GRGR Re: Drugs in Pynchon's fiction

rj rjackson at mail.usyd.edu.au
Fri Oct 22 20:50:29 CDT 1999


Doug Millison <millison at online-journalist.com>:

> For the record, I didn't originate the Nazi label.  "Karl Bopp, former Nazi
> Luftwaffe officer and subsequently userful American citizen" (VL 221) and
> "Kommandant Bopp all over the local news [...] often in Nazi drag" (VL 222)
> is how TRP describes this marijuana fighter.

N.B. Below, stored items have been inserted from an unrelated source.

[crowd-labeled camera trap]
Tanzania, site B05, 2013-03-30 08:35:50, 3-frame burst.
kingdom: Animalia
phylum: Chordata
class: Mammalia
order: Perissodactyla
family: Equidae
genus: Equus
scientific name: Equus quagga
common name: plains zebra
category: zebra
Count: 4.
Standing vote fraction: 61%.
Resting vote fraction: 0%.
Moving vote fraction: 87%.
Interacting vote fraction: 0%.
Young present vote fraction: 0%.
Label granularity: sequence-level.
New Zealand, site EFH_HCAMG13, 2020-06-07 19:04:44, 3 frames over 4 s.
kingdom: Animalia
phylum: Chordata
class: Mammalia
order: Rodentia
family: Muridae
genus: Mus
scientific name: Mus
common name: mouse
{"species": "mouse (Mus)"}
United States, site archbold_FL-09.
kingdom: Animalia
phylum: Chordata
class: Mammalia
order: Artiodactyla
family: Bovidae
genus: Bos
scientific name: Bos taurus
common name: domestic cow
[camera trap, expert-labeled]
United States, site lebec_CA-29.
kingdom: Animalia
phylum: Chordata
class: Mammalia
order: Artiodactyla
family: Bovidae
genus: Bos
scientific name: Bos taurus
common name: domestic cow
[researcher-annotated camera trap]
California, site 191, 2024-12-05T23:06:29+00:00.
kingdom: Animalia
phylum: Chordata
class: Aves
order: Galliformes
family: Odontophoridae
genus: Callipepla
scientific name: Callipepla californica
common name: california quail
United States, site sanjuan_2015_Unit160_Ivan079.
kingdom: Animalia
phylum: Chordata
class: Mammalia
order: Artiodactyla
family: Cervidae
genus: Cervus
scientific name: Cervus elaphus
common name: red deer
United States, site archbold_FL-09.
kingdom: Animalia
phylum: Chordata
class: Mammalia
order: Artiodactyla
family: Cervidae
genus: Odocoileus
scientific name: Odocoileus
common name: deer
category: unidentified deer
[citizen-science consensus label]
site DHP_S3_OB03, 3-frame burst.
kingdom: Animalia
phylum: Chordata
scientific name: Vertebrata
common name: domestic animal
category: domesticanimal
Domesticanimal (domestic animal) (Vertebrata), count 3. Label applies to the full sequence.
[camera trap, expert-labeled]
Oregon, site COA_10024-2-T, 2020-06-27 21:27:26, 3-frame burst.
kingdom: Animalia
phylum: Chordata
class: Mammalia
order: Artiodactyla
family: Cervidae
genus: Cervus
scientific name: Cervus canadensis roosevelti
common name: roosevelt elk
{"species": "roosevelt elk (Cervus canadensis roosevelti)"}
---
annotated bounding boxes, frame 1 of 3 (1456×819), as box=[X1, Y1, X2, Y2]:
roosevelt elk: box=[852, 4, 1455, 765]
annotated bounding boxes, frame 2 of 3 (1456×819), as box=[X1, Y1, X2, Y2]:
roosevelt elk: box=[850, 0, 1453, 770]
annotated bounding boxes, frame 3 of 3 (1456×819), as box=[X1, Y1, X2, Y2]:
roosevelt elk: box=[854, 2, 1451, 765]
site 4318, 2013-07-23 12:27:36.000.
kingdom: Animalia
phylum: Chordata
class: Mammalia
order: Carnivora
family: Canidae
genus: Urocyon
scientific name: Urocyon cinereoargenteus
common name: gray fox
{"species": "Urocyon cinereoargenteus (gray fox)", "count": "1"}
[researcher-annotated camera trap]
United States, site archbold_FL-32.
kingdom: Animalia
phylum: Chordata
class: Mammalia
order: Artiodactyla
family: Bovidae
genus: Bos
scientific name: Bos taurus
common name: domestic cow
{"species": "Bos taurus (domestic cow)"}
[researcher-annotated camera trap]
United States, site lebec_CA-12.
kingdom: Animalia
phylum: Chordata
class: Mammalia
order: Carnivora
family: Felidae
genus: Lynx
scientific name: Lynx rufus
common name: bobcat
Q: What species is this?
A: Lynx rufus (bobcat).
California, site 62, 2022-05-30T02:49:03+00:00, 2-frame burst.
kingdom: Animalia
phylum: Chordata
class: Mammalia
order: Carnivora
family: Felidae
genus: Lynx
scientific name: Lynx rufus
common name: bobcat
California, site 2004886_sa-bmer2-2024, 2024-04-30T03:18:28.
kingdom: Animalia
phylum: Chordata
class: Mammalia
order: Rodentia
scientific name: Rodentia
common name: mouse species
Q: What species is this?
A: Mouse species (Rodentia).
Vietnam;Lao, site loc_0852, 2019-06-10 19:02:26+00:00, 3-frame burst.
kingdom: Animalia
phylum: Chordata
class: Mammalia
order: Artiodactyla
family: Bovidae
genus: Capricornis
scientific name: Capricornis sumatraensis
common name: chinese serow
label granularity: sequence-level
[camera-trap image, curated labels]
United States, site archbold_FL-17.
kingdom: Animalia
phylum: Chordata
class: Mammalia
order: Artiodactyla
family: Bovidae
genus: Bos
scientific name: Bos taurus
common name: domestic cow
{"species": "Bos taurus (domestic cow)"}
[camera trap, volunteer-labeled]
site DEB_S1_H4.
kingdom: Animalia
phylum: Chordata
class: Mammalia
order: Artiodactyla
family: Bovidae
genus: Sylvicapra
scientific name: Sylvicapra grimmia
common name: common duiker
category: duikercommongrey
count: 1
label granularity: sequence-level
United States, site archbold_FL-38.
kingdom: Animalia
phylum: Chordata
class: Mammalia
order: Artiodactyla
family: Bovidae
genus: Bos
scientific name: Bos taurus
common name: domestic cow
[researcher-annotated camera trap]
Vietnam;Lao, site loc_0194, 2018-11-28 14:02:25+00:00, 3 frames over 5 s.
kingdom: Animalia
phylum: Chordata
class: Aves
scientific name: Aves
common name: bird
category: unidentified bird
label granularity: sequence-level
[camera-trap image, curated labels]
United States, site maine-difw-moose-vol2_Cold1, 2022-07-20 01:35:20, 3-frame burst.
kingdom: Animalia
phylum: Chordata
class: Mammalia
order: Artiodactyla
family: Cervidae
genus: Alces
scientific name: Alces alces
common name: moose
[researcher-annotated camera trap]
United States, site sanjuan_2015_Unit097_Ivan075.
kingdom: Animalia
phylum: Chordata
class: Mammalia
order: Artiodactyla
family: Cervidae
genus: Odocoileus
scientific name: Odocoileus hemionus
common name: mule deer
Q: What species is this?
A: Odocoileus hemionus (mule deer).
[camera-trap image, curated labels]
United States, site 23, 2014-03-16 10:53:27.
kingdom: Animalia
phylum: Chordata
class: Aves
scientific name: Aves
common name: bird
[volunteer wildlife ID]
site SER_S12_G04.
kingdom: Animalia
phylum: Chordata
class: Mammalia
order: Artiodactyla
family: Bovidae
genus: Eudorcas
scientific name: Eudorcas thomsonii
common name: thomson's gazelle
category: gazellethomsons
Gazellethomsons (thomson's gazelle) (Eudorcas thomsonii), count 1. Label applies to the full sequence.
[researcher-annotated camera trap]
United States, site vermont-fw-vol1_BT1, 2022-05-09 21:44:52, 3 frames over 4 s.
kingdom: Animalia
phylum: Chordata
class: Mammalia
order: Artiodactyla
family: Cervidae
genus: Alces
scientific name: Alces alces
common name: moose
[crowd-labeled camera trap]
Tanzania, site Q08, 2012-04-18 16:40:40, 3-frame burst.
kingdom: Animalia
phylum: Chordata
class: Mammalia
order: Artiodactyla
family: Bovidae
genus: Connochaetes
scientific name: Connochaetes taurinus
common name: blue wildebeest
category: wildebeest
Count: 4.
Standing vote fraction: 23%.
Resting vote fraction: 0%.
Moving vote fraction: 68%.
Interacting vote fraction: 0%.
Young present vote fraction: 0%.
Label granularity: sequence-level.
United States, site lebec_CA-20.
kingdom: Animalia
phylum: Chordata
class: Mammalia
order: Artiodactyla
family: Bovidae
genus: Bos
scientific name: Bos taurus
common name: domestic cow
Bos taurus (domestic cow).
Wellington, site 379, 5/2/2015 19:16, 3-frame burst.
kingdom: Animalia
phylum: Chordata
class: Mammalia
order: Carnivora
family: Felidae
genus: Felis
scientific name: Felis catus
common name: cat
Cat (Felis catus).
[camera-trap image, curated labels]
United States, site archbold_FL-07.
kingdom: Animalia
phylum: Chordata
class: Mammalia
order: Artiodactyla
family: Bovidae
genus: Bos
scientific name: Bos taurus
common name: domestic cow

Yes, yes, *Bopp* is a "former" Nazi, however, "CAMP Nazis" is what you
wrote. There is no textual evidence in *VL* to say that the "infamous
federal-state" (49) CAMP organisation, or that "private vigilante squad
of student antidrug activists, retired military pilots, government
advisers in civvies, off-duty deputies and troopers" (221) who are
contracted to do the fieldwork, are Nazis. (A simple case of mistaken
attribution here.)

> a
> tough time finding instances in TRP's fiction where he associates fascists
> and particularly Nazis with anything recognizable as "good", Blicero
> included.

Rilke? 

> For my money, TRP illustrates very well the 60s doper mentality -- mindful
> of the dangers of excess and the way that drugs have been bent to unsavory
> goals, yet understanding and even encouraging their positive benefits of
> subversion, insight, and liberation.

Yes, I agree with the last part here, but I don't think moderation, or
even awareness of the dangers of excess, are ever a part of the 60s
doper mentality as Pynchon represents it. Neither Zoyd nor Slothrop are
fully "good"; and their drug excesses are one point where this
equivocality of characterisation is manifest (imo).